Tag 20
Überwacht zu werden ist ein eigenartiges Gefühl. Dauernd gibt es neue Normen nach denen man sich richten muss, um in erster Linie natürlich seine Mitmenschen nicht zu gefährden, dann aber auch, um die Staatsgewalt nicht zu verärgern. Verkehrspolizei, Carabinieri und mittlerweile sogar das Militär wachen darüber, dass die Bürger ihr Haus nur aus den allernötigsten Gründen (Einkauf, Gesundheit, Beruf…) verlassen.
Und jetzt beginnt das mit den Regeln schwammig zu werden. Alle paar Tage gibt es ein neues Dekret mit dazugehöriger schriftlicher Eigenerklärung, die jede Zivilperson mit sich führen muss, um schwarz auf weiß zu dokumentieren, warum sie die anscheinend virussicheren eigenen Wände verlassen hat.

■ ■ ■

→ ZU ERLEDIGEN
a) Wer achtet laut dem ausgewählten Text darauf, dass die Bürger ihr Haus nur aus den allernötigsten Gründen verlassen?
b) Schreib aus dem ausgewählten Text den Abschnitt zwischen „Und jetzt beginnt“ und „Wände verlassen hat.“ genau ab, beide eingeschlossen.
Die Einträge haben mit dem Text nichts zu tun.

■ ■ ■

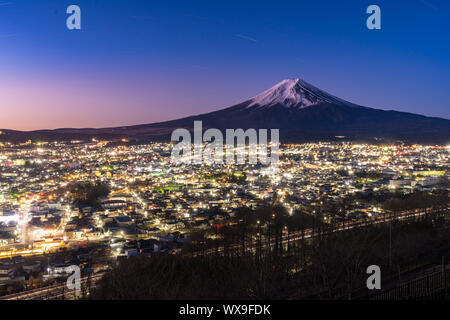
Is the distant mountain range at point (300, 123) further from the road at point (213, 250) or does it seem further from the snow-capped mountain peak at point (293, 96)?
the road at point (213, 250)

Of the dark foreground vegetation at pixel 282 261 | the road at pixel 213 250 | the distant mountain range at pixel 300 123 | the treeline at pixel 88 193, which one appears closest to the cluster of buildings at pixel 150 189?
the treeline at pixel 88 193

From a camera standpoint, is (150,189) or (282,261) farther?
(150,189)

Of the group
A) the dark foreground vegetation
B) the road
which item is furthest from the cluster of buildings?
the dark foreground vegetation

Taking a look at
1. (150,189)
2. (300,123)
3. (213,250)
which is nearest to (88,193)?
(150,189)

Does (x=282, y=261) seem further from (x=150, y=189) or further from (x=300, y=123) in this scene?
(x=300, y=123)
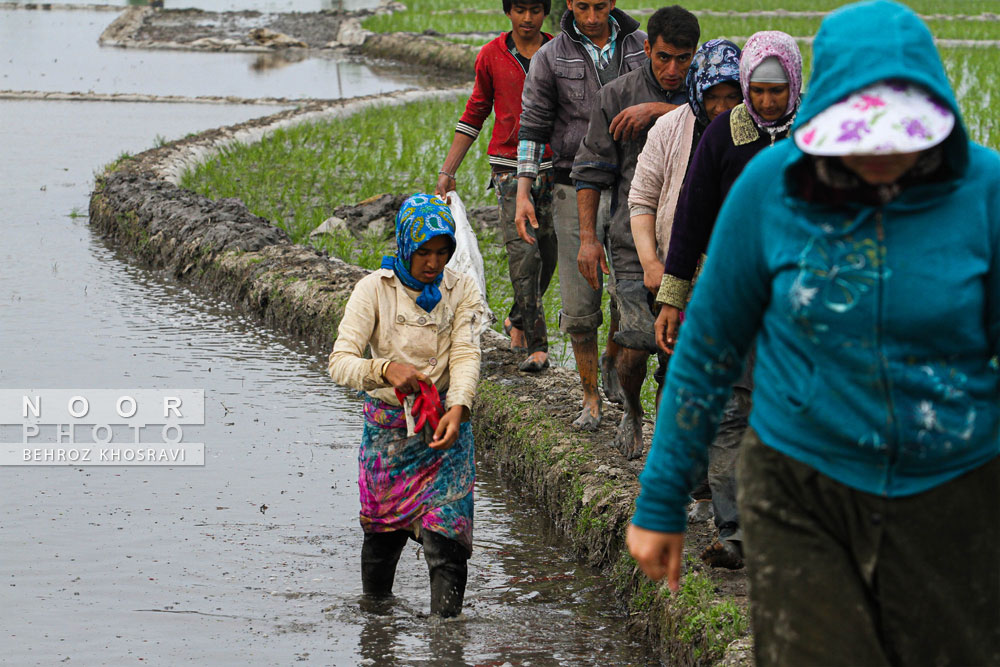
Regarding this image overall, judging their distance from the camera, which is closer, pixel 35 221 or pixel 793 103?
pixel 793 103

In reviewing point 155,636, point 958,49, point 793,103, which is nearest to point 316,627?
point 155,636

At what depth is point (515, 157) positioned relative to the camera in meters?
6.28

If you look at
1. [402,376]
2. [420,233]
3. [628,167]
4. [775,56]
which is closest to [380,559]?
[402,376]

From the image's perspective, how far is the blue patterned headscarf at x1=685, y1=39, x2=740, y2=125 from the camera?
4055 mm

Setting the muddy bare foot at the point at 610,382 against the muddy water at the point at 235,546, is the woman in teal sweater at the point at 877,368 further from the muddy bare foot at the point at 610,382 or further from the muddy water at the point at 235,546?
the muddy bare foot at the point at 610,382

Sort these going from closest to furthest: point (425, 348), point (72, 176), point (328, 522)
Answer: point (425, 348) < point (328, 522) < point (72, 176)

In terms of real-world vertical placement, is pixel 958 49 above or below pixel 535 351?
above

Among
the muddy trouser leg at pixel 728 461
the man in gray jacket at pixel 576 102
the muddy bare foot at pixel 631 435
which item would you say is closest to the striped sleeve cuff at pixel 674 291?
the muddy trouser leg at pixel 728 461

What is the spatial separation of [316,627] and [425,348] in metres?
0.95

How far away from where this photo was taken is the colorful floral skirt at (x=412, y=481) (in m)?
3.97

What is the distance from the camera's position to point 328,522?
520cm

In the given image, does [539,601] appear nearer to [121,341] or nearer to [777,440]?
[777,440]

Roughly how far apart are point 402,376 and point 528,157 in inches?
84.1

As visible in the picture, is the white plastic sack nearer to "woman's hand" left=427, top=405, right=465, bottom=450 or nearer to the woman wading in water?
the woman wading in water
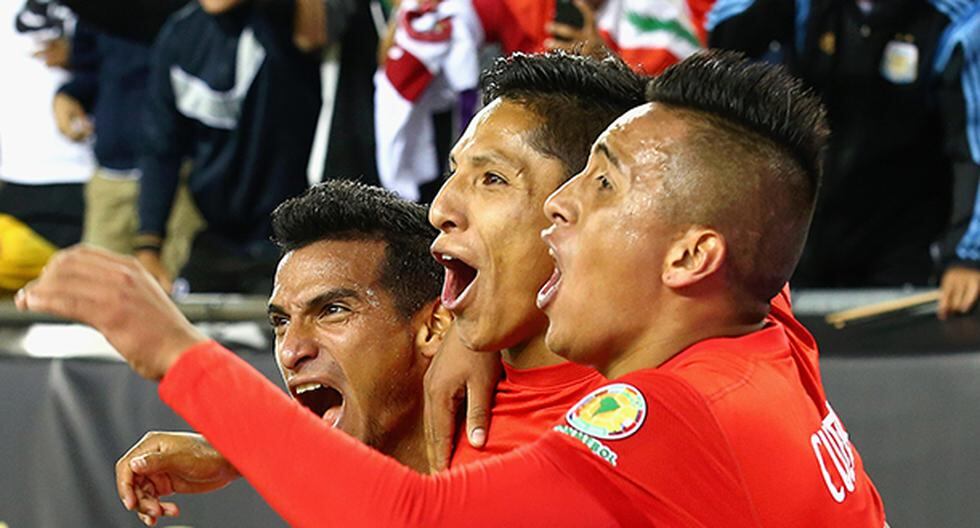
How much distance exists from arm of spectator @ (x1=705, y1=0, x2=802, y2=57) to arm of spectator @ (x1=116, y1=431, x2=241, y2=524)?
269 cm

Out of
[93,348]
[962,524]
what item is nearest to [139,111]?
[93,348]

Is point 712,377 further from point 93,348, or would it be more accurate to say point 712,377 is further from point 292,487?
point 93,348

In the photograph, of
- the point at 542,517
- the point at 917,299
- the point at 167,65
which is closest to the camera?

■ ■ ■

→ LÖSUNGEN JE AUFGABE
a) Verkehrspolizei, Carabinieri und mittlerweile sogar das Militär.

b)
Und jetzt beginnt das mit den Regeln schwammig zu werden. Alle paar Tage gibt es ein neues Dekret mit dazugehöriger schriftlicher Eigenerklärung, die jede Zivilperson mit sich führen muss, um schwarz auf weiß zu dokumentieren, warum sie die anscheinend virussicheren eigenen Wände verlassen hat.